Essays in Labor Economics: Effects of Immigration Policy on Vulnerable Populations
This dissertation studies three questions in labor economics centering around immigration policy and its effects on vulnerable populations. I use administrative data from the United States (U.S.) and Germany to address these questions empirically.
In the first chapter, I investigate the effects of an increase in immigration enforcement through local police force on domestic violence victims’ help-seeking behavior. I use a fixed effects model, a generalized synthetic control method and novel administrative data on the use of services for domestic violence victims in North Carolina. In North Carolina, a large fraction of individuals of Hispanic origin are undocumented immigrants or connected to undocumented immigrants. I find that local immigration enforcement significantly reduces Hispanics’ use of domestic violence services. It does not affect service use by African Americans who are predominantly U.S.-born citizens. This suggests that the decrease in Hispanics' service use is directly related to their immigration status and not driven by a general effect on minorities. I do not find any robust evidence that local immigration enforcement affects intimate partner homicides of Hispanic women.
The second chapter studies the relationship between workforce demographics, workplace hazard, and worker complaints about hazardous or illegal working conditions. In joint work with Matthew Johnson, I examine if worker complaints are effective in directing inspections by the U.S. Occupational Safety and Health Administration to the most hazardous workplaces. We measure worker complaints and workplace injuries by inspections triggered by a worker complaint and a serious workplace injury, respectively. We find that the complaint rate in a county and industry is positively associated with its recent injury rate. This relationship changes for workplaces with a high share of Hispanic workers. Workplaces that employ larger shares of Hispanic workers have lower complaint rates, but higher injury rates. We use fixed effects regressions to estimate the effect of local immigration enforcement on Hispanic workers' willingness to complain about hazardous conditions. We find that stronger enforcement significantly reduces worker complaints, but not workplace injuries in workplaces with a high share of Hispanic workers. This provides evidence that stronger local immigration enforcement reduces Hispanic workers' willingness to complain about unsafe working conditions irrespective of the true workplace hazard.
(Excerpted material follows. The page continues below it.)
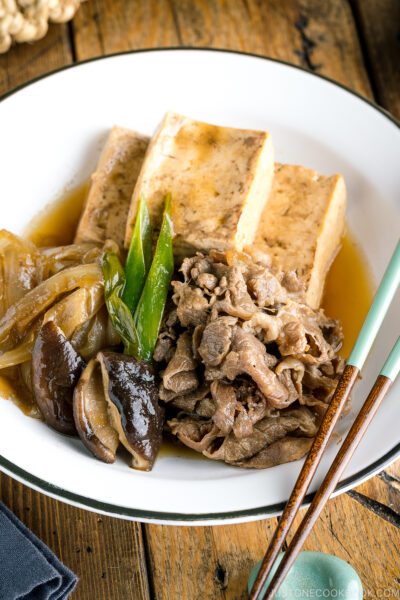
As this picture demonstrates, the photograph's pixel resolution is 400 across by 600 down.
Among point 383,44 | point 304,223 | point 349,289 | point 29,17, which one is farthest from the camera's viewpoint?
point 383,44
In the third chapter, I investigate the effect of integrating refugee students in elementary schools on the academic performance of native students. Using administrative data from Germany, I exploit the variation in the percentage of refugee students within schools to account for endogenous sorting of refugees into schools. I do not find any evidence for negative effects of refugee students' integration on the academic performance of native elementary students. In contrast, exposure to refugee students reduces mandatory grade retention rates of German fourth graders. Effects on the percentage of students who receive a recommendation for the higher secondary track are very small and statistically insignificant. I also show that refugee students attend schools where German students' performance is lower.